[seqfan] wave-like patterns in a conjecture about circular differences

[Jon Wild]

Dear sequence fans,

I recently read about a conjecture published by Bryan Thwaites: starting 
from a list of N numbers, repeatedly take their N successive differences, 
including the "wrap-around" difference between last and first entry. 
Thwaites reported the conjecture (since proven) that eventually, as long 
as N is a power of 2, you'll end up with differences that are all zeroes.

**INFORMATION SHOWN**:
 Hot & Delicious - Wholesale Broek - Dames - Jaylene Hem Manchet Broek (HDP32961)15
==
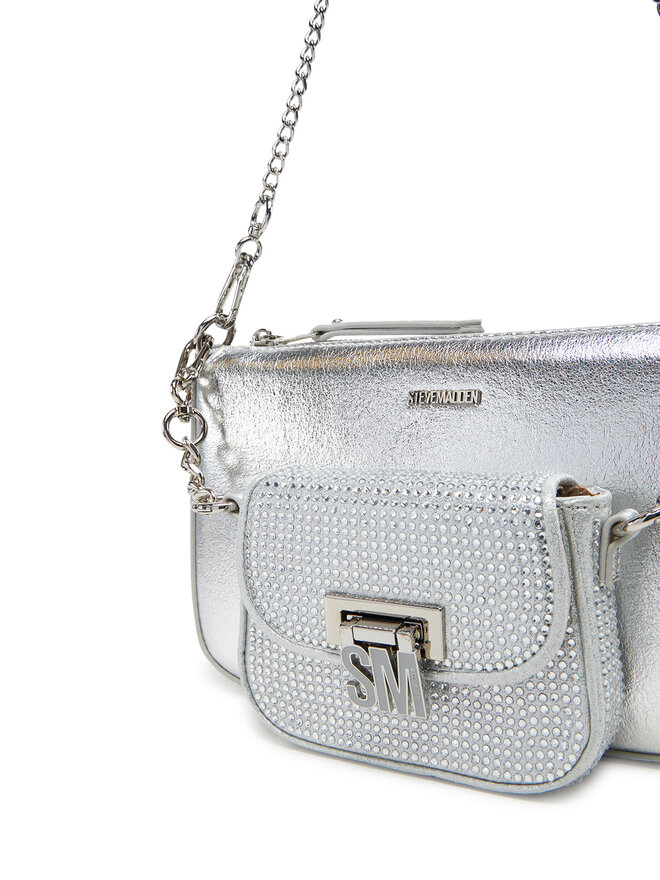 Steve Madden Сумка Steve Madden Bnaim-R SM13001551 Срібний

**BRIEF 1**: According to the circular-differences post, what must be true of N for the repeated differences to end up all zeroes?
**BRIEF 2**: Repeat the stretch of the circular-differences post from "I recently read" through "and first entry.".

**RESPONSE BOX 1**: N must be a power of 2.

**RESPONSE BOX 2**:
I recently read about a conjecture published by Bryan Thwaites: starting 
from a list of N numbers, repeatedly take their N successive differences, 
including the "wrap-around" difference between last and first entry.